Profilin regulates actin polymerization in cells playing important role in cell motility and division. Actin polymerization involves ATP hydrolysis which occurs both in the absence and the presence of profilin. There is a hypothesis suggested in literature that profilin promotes actin polymerization through direct transfer of the energy of this spontaneous hydrolysis to polymerization utilizing tight coupling of the hydrolysis and corresponding polymerization events.
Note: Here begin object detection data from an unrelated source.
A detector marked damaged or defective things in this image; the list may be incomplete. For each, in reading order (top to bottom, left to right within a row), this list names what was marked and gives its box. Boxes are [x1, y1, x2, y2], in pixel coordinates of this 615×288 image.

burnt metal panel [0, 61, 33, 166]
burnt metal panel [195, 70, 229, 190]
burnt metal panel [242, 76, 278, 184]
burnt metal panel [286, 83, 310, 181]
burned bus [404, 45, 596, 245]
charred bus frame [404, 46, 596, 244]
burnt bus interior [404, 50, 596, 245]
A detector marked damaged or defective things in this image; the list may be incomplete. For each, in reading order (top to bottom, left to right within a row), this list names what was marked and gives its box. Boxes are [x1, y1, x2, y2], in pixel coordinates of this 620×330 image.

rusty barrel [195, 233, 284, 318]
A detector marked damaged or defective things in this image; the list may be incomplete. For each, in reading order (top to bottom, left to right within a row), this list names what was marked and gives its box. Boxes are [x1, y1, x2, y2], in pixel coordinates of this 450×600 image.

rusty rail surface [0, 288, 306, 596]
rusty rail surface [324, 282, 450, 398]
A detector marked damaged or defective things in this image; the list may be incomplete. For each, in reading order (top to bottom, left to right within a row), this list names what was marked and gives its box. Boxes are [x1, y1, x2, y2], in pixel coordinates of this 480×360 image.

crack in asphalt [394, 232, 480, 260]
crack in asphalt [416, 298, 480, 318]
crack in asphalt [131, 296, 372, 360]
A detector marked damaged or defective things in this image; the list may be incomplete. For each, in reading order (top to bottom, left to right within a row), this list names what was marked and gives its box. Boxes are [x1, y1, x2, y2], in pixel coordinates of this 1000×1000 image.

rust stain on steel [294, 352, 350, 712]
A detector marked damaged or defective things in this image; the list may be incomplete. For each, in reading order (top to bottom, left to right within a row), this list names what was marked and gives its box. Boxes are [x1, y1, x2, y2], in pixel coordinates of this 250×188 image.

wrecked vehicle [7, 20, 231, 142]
Recently we suggested an alternative hypothesis based on an indirect energy transfer and pointed out that recent experimental and theoretical findings require re-evaluation of the direct transfer hypothesis.Our thermodynamically rigorous model of actin steady state dynamics in the presence of profilin describes all events in terms of chemical reactions and allows both energy transfer mechanisms, each corresponding to certain ranges of the rate constants (parameters) for these reactions. In fact, the difference between the two mechanisms is defined by a single ratio r of the two rates: the rate of hydrolysis by the profilin-and-ATP-bound subunit at the filament end, and the rate of dissociation of this subunit (in complex with profilin) from the end. The direct transfer cannot exist unless r>1 while indirect transfer can occur at any r.Our model predicts specific shapes for the dependence of actin critical concentration on profilin concentration depending on the ratio r. For values r>1, curves have peaks, which persist for wide ranges of other model parameters. Our experimental dependence (obtained with our new technique) shows no peak but a steady decline, contrary to the direct transfer hypothesis. This result provides strong support for our indirect transfer hypothesis.Moreover, using our theory and routine experimental techniques we determined relative activities of the two specific molecular mechanisms of profilin action (both based on indirect transfer) predicted earlier with our model.